On a fertile plateau southwest of Amman lies a sleepy market town of many treasures: a trove of Byzantine mosaics that are among the best examples of this art form in the world. The town’s name is Madaba, and although its most famous mosaic is the map of the Holy Land found in its Church of St. George, there are many more that are well worth seeing.

The history of Madaba goes back thousands of years before the mosaics, for there was already a settlement here in the 4th millennium BC. The center of the present town, higher than the rest, is in fact a tell. It was located on the N-S King's Highway near its intersection with the E-W road coming up to Heshbon. (See the satellite photo below.) Archaeology has turned up evidence of occupation in the 13th century BC, when the whole area east of the Jordan underwent a marked increase in settlement, as well as in the 10th and 9th centuries BC, a period that fits the  mentions of Madaba in the Bible and the Mesha stele (discussed below).

No trace of a spring has been found near the tell. As in Bethlehem and several other highland towns, people probably depended on the winter rains to fill up their cisterns. As air moves east from the Mediterranean in winter, it first drops much of its moisture on the coast and mountains of the Holy Land (enlarge map on right); it then crosses the deep depression of the desert and the Dead Sea, where the heat turns its moisture to vapor; still moving east, however, the air rises to the plateau of Jordan, cooling underway, and the last remaining vapor condenses into drops. This final rain has always given life to the towns on the plateau. East of them lie 400 miles of desert.

Given the scarcity of rain (about 12 inches or 300 mm. today), agriculture must have been marginal, but there would have been plenty of good pastureland. So, for instance, in the 9th century BC, when the area paid tribute to the northern kingdom of Israel, it took the form of lambs and wool.

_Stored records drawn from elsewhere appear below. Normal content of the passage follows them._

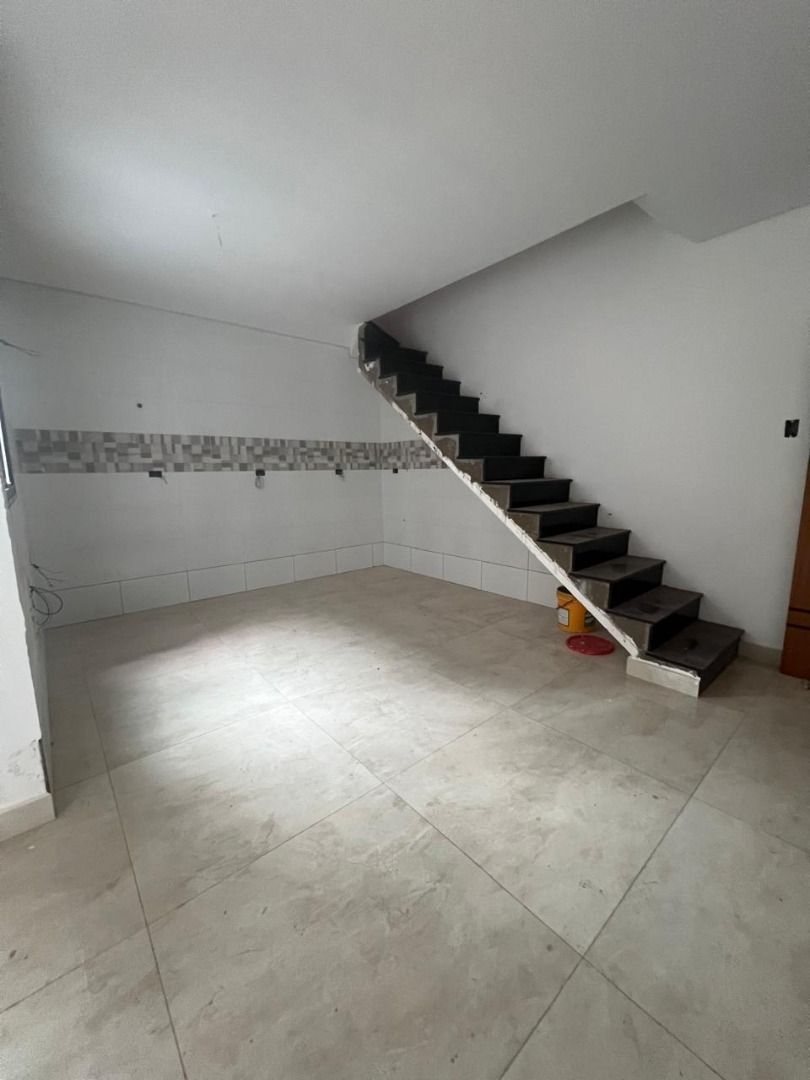 Comprar Apartamento / Cobertura em Santo Andr&eacute; R$ 630.000,00 - Foto 2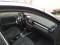 preview Skoda Fabia #4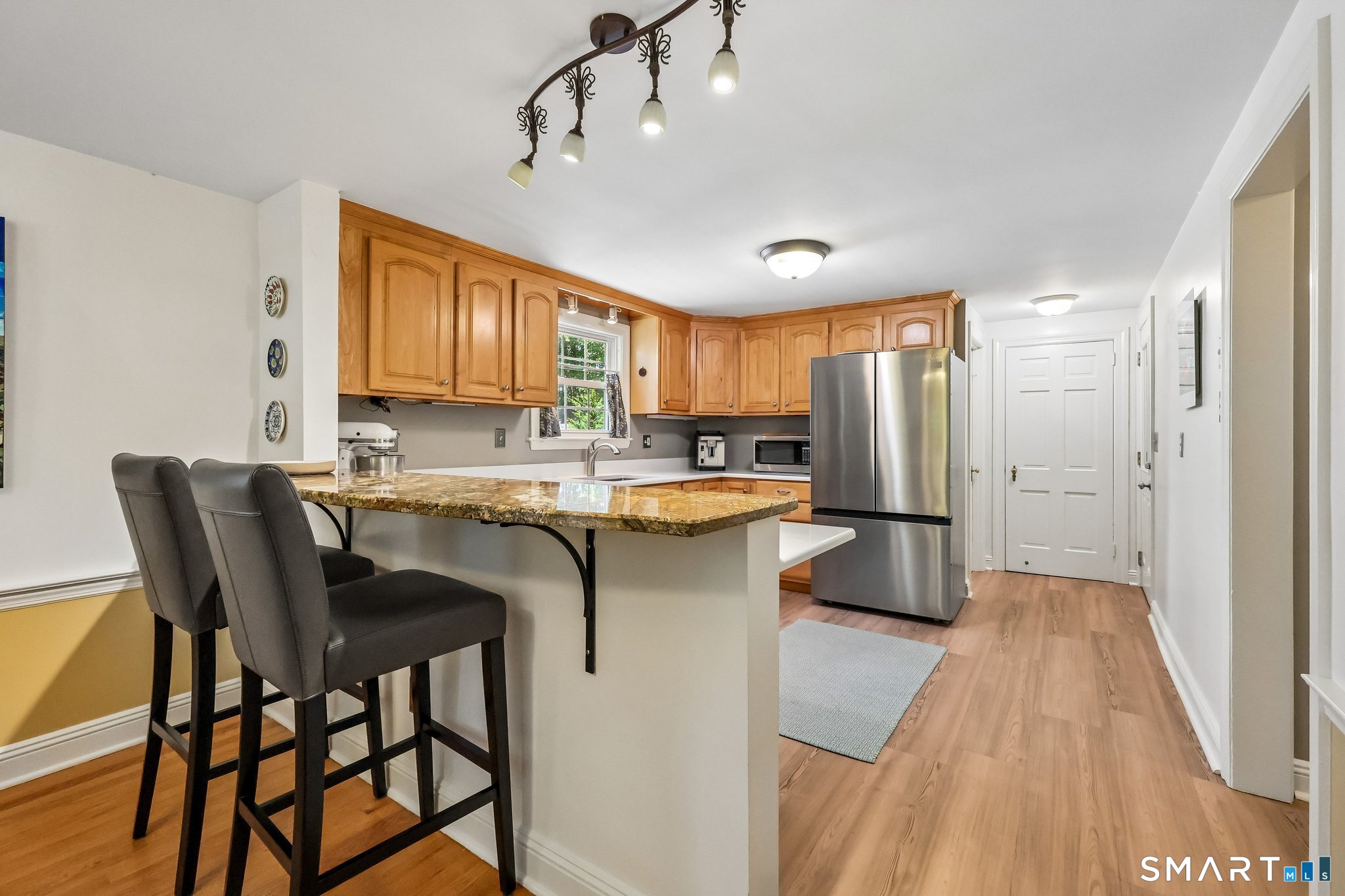 14 Dorset Road West Hartford CT 06119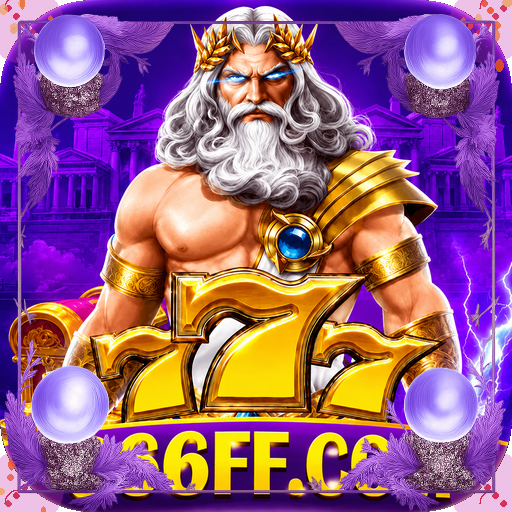 666ff — mitra unggulan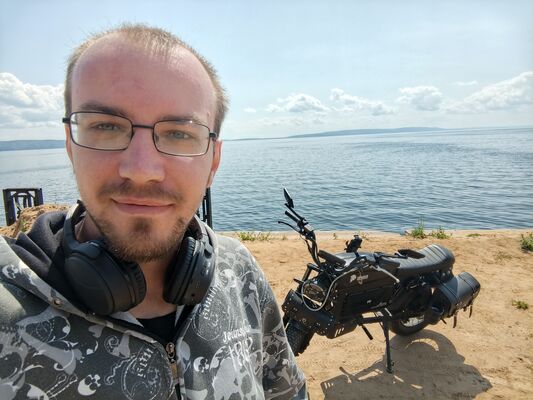  ,   , 30 ,     , c , 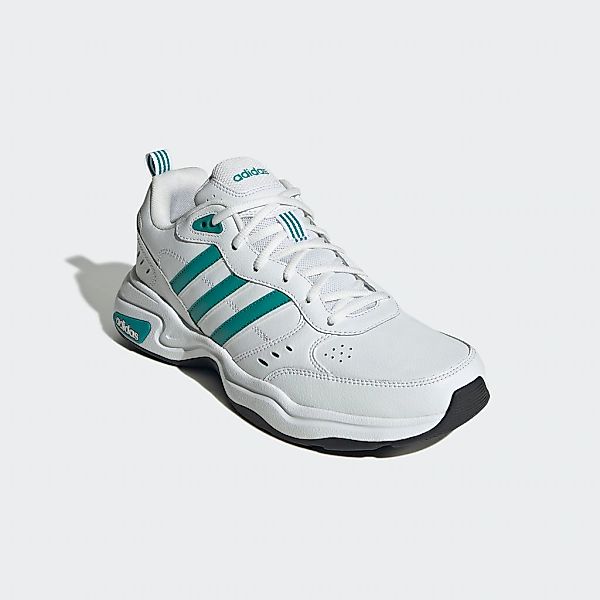 adidas Sportswear Sneaker "STRUTTER" günstig online kaufen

Madaba appears in Numbers, in an ancient song celebrating the defeat of Moab by the Israelites. Later, the plateau of Madaba is mentioned as part of the inheritance that the tribes of Reuben and Gad received from Moses.
 
madaba and environs

In 1868, in nearby Dhiban (the Biblical Dibon - see the satellite photo), a stele was found, recording how the Moabite king Mesha triumphed over the northern kingdom of Israel in the 9th century BC. As mentioned above, the Bible says that Israel had been exacting tribute in the form of lambs and wool. In the stele, also known as the Moabite stone, Mesha claims to have thrown off the Israelite occupation throughout the "land of Madaba" (mentioned in lines 7-8). The account in 2 Kings gives the events a different "spin," but it is clear that Israel and its allies withdrew.

In 1 Maccabees 9:32-42 , we learn that Madaba was inhabited by a Nabataean tribe, the sons of Jambri or Iamri, in the 2nd century BC. In their own language they were called the Banu Amrat. They appear under this name in an inscription found in the Madaba cathedral; it shows that the city was part of the Kingdom of Petra. Other inscriptions indicate that the Nabataeans were still ruling Madaba in the 1st century AD. When Rome annexed their kingdom in 106 AD, Madaba became part of the Provincia Arabia (as mentioned in a description found near Mount Nebo), and so it remained well into the Byzantine era. It was during this period that the mosaic artists began their work.